* **What is needed**
Output as a numbered list the lines of the items below, starting at the line that contains "Judging by the" and ending at the line that contains "Out of (313,217)", with both of those lines included. Leave out any blank lines.

Stored entries

+++

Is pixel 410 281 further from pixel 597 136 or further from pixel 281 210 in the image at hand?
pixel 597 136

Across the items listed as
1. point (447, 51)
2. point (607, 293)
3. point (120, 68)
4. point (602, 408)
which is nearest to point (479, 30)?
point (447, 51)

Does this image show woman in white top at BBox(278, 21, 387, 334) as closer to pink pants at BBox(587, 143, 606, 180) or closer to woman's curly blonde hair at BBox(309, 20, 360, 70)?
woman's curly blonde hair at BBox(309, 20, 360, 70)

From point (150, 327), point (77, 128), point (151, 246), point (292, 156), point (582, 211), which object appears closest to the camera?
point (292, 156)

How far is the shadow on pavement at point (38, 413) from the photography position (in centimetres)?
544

+++

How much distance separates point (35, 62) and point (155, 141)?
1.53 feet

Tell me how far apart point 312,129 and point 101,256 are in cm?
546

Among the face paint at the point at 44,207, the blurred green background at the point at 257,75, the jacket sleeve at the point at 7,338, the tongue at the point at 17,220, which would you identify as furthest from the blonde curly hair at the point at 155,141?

+++

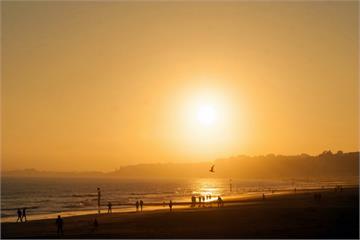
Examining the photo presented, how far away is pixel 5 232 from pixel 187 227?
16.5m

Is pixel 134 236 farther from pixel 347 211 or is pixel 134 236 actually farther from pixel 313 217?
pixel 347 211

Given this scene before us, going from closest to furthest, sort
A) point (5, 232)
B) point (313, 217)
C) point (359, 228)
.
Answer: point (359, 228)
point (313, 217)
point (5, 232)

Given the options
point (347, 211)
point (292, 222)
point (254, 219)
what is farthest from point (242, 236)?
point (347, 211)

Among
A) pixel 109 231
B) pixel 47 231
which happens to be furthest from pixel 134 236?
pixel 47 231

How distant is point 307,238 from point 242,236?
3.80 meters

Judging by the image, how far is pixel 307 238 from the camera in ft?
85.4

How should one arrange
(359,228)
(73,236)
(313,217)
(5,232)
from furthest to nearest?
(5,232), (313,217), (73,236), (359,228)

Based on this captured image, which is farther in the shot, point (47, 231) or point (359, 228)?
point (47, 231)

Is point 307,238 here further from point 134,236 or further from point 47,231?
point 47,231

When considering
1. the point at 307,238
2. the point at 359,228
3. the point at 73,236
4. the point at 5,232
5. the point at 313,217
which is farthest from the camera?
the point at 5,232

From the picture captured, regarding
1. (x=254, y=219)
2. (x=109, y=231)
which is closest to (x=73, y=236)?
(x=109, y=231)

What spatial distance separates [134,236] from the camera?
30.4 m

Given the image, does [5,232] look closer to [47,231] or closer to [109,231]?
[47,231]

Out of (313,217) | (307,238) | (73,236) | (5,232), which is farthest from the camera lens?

+++

* **Task response**
1. Judging by the image, how far is pixel 307 238 from the camera in ft?
2. 85.4
3. How should one arrange
4. (359,228)
5. (73,236)
6. (313,217)
7. (5,232)
8. from furthest to nearest?
9. (5,232), (313,217), (73,236), (359,228)
10. Based on this captured image, which is farther in the shot, point (47, 231) or point (359, 228)?
11. point (47, 231)
12. Is point 307,238 here further from point 134,236 or further from point 47,231?
13. point 47,231
14. When considering
15. 1. the point at 307,238
16. 2. the point at 359,228
17. 3. the point at 73,236
18. 4. the point at 5,232
19. 5. the point at 313,217
20. which is farthest from the camera?
21. the point at 5,232
22. From the picture captured, regarding
23. 1. (x=254, y=219)
24. 2. (x=109, y=231)
25. which is closest to (x=73, y=236)?
26. (x=109, y=231)
27. What spatial distance separates [134,236] from the camera?
28. 30.4 m
29. Given the image, does [5,232] look closer to [47,231] or closer to [109,231]?
30. [47,231]
31. Out of (313,217) | (307,238) | (73,236) | (5,232), which is farthest from the camera lens?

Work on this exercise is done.